"Life isn't measured the number of breaths we take, but by the number of moments that take our breath away." Anonymous.
You know when Ivey was first born I would reluctantly wonder why her life was destined to have fewer breaths than my own. The days were long, the nights were longer and the sound of her cries were excruciating. The nurse would arrive at 11:00 pm and I would take my place as a bystandard for the following eight hours as the nurse became Ivey's primary caregiver. Those times were so hard and unnatural to me as a mother. I had to step away from being a mother; I was to retreat to my room and sleep while a stranger fullfilled my place by her side. I would retreat leaving a nurse to console her as her breaths would resonate from the makeshift nursery off of the kitchen, down the hallway and into our bedroom. Some nights I would sit in my bed and silently cry through the entire night with her, other nights I would stand in the hall for hours nervously wondering if I should go to her, stay there and listen or return to my own bed. During the worst of those nights I would go into her room and watch Ivey's nurse aimlessly try to console her. Those moments would take my breath away.And then she was trached. All cries stopped. I remember the first few days in the hospital standing beside her bed stroking her arms and legs praying that the trach was the right choice, there was a choice, and praying that it gave way to more breaths, longer life. Doctors and nurses began their teaching process immediately after her surgery. Instantly we began to learn how to work equipment, change trachs, change trach ties, read vital numbers, administer new meds,learn to respond calmly in emergencies, how to recognize an emergency, and what to expect when she woke up.

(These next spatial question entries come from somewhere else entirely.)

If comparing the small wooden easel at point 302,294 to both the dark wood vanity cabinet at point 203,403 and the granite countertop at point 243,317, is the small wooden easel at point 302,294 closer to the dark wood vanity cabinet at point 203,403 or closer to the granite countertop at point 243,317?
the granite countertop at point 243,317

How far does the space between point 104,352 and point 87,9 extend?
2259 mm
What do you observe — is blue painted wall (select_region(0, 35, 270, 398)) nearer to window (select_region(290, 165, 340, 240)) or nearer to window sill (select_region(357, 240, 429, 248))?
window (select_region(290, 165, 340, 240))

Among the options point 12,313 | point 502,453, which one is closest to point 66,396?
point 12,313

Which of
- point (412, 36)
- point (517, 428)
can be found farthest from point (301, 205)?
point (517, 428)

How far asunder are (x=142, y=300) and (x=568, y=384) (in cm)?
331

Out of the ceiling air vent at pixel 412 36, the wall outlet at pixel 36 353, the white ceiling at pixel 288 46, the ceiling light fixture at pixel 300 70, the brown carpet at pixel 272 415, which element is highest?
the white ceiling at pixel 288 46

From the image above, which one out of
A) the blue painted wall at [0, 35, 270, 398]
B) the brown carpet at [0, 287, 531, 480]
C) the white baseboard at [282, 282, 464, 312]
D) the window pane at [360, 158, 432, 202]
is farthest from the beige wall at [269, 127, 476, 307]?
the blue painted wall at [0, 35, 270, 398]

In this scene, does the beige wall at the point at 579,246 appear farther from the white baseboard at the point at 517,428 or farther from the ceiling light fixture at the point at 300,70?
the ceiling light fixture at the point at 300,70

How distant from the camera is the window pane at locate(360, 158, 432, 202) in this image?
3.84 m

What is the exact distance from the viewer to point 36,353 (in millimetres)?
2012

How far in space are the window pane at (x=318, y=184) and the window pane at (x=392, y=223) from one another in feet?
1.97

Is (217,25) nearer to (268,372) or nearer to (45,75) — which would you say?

I can vividly remember the first day she was conscious after being trached. No one prepared me, eventhough I probably should have known, but I was still stunned when she no longer had a voice, a silent cry. The cries were only agonizing facial expressions with no sound to accompany them. My heart was broken. I can remember watching Ivey and wondering if the moment was really happening, or was it all part of a horrible nightmare. So Matt and I would cry for Ivey some days. Her silence was something that we would become accustomed to, only her coughs and eventually the new voice with the use of her pacimuir valve would become the familiar sounds and breaths of Ivey.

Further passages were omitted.